- **SHORT PROBLEM 1**
According to the article on the 2012 ELCA Youth Gathering, why did the event go back to New Orleans in 2012? Please answer in one to three sentences.
- **SHORT PROBLEM 2**
Go on with the article about the 2012 ELCA Youth Gathering, starting after its final paragraph.

- **SELECTED PASSAGE**
══════

This past week has made Nicole Reeves of Love of Christ Lutheran Church, an ELCA congregation in Mesa, Ariz., proud to be a Lutheran.

While attending the 2012 ELCA Youth Gathering in New Orleans, she’s worked cleaning up and creating trails in a state park, met youth from around the world in the Ernest Morial Convention Center, and been empowered by speakers in the Superdome, especially Nadia Bolz-Weber of the House for All Sinners and Saints in Denver.

“She complimented Lutherans a lot,” Nicole says. “She was like, ‘Oh, you guys made me feel welcome,’ and it feels good to have someone who really didn’t like church meet Lutherans and like us.”

Now Nicole is thinking about how her experiences might impact her life once she gets back home. “I kind of want to go on a mission trip,” she says. “Last night, I was sitting in the hallway thinking about the meaning of life, and I was like, ‘I should probably go help people.'”

For many of 33,309 young people attending this year’s Gathering, the experience has been eye-opening. Whether it’s been hearing the stories of war, conflict and injustice in the Practice Peacemaking area of the Convention Center, worshiping with their friends and neighbors, or serving the people of New Orleans, the kids who attended the Gathering have made memories that have the potential to change the trajectory of their lives.

The Gathering, which happens every three years, returned to New Orleans in 2012 after also being held there in 2009. It’s the first time in the 100-year history of the event that it’s returned to the same city for consecutive Gatherings, but the organizers of the Gathering decided there was still too much work to be done in the city for them to move on to somewhere new.

Practice Discipleship

This year the event had three distinct components: Discipleship, Peacemaking, and Justice.
To practice discipleship youth participated in Bible studies and worship with both their synods and the Gathering as a whole.

For Madeline Parker of Central Lutheran Church in Chippewa Falls, Wis., practicing discipleship by worshiping with so many other young people gave her a new perspective. “I love how everyone is really accepting. With 33,000 other people here, you just know that you’re not alone. Sometimes you feel like you’re alone when you’re a Christian, but with all of this support that you see that you have all over the nation, it’s really nice to see.”

Others were moved by the speakers like Presiding Bishop Mark Hanson, Nobel Peace Prize Laureate Leymah Gbowee, author Shane Claiborne, the Rev. Andrena Ingram, and anti-bullying activist Jamie Nabozny, who asked kids to think about the things they say in their everyday lives that might be having an effect on others.

“Sometimes you can bully people when you don’t even realize it just by like messing around and stuff,” says Jacob Hemmingway of St. Peter Evangelical Lutheran Church in Norwalk, Ohio. “I realized that I do that a lot. So I’ll try to think about it more and not do it as much.”

══════

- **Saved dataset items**

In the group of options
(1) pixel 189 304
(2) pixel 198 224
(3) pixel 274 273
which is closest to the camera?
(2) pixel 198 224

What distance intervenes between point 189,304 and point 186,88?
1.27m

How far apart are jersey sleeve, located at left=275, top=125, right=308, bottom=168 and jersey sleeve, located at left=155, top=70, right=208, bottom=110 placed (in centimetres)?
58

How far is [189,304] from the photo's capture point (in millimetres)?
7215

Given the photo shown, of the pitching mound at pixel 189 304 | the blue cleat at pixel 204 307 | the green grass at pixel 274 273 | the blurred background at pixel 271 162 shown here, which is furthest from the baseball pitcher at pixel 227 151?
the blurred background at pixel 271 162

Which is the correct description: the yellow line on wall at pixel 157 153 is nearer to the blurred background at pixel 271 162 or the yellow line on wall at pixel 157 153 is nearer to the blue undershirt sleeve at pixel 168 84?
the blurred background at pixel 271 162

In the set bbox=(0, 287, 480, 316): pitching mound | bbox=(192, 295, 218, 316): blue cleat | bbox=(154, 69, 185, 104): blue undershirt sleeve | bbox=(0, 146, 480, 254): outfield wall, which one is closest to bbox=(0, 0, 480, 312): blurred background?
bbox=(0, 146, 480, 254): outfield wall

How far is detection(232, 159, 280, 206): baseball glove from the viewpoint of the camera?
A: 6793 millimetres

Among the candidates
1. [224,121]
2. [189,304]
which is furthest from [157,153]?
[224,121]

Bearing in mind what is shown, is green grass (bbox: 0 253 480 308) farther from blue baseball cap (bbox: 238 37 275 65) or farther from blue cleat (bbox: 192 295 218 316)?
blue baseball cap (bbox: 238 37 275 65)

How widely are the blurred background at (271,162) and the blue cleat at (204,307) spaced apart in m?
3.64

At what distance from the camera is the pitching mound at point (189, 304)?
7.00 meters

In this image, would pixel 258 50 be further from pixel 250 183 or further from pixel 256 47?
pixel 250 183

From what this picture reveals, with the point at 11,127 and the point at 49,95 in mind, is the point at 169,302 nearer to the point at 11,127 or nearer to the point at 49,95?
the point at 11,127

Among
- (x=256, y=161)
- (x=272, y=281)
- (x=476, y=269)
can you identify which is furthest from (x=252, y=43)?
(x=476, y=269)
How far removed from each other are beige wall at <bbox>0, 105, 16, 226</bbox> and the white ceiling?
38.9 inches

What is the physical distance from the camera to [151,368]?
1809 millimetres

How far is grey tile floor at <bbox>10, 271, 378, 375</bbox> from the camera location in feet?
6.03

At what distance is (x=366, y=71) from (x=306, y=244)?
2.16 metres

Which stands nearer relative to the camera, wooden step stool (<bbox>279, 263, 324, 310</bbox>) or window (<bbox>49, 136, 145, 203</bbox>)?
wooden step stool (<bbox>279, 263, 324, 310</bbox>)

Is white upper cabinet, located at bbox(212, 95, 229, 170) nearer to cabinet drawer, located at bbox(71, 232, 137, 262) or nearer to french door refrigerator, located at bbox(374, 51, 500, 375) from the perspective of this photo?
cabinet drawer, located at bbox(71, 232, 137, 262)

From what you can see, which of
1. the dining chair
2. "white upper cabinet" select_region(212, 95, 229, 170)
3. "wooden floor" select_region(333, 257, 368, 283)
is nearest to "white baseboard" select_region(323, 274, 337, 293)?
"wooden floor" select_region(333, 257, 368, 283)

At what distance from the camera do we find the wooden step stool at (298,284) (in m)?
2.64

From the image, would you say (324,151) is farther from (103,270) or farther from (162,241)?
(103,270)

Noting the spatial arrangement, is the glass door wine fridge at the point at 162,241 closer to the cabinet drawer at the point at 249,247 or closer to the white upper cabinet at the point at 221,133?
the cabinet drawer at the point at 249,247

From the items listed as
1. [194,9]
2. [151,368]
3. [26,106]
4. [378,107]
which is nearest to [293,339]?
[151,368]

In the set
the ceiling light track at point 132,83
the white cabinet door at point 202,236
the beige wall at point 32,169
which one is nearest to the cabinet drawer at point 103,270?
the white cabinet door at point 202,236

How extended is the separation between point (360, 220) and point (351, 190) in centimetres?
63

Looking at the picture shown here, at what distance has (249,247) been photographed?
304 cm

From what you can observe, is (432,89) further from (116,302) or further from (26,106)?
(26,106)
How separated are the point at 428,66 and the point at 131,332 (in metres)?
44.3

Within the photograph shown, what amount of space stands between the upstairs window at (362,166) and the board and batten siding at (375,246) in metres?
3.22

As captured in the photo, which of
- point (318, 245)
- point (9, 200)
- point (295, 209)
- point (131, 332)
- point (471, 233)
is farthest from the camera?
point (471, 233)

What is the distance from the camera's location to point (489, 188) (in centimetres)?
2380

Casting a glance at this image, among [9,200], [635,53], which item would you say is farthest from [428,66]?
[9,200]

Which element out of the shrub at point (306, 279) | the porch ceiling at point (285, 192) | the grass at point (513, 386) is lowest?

══════

- **EXERCISE OUTPUT 1**
The organizers decided there was still too much work to be done in New Orleans for them to move on to somewhere new. As a result, 2012 became the first time in the event's 100-year history that it returned to the same city for consecutive Gatherings.

- **EXERCISE OUTPUT 2**
Practice Peacemaking

In the Practice Peacemaking area of the Convention Center, students could not only participate in activities like zip lines, basketball and karaoke, but they could get to know peacemaking in an intimate and personal way. They could donate blood or hair to help those in need. They could read the stories of those affected by human trafficking. Habitat for Humanity hosted a booth where teens could construct frames to later be used in the construction of houses. There were also opportunities for reflection through the arts and music and booths where kids could get information on ELCA colleges and seminaries.

The 100 Wells Challenge booth hosted by ELCA World Hunger allowed students to put themselves in the shoes of young people around the world who do not have access to clean water. The booth featured a course where students were asked to carry 41.5-pound jugs of water for a tenth of a mile to simulate the experience many people around the world go through every day.

Dane Bakken of Springdale Lutheran Church in Mount Horeb, Wis., took the challenge a bit further, traversing the course 37 times to simulate the average 3.7 miles people in Africa must walk for clean water. “Well, you can read about it as much as you want,” he says, “but until you do it that’s what really makes you realize how hard it is.”

Another large feature of the Practice Peacemaking area was The Wall where students could meet young people from around the world who live in countries like Kenya, Liberia, Mexico and Palestine where they must face the consequences of war and conflict every day.

Nicole Reeves says it was The Wall that made her want to take a mission trip. She says when she visited the Bosnian section of the wall, “My hair was standing up on end. My heart was beating.” She points to the necklace she picked up there made by a teenager in Bosnia. “I’m going to wear this little necklace forever.”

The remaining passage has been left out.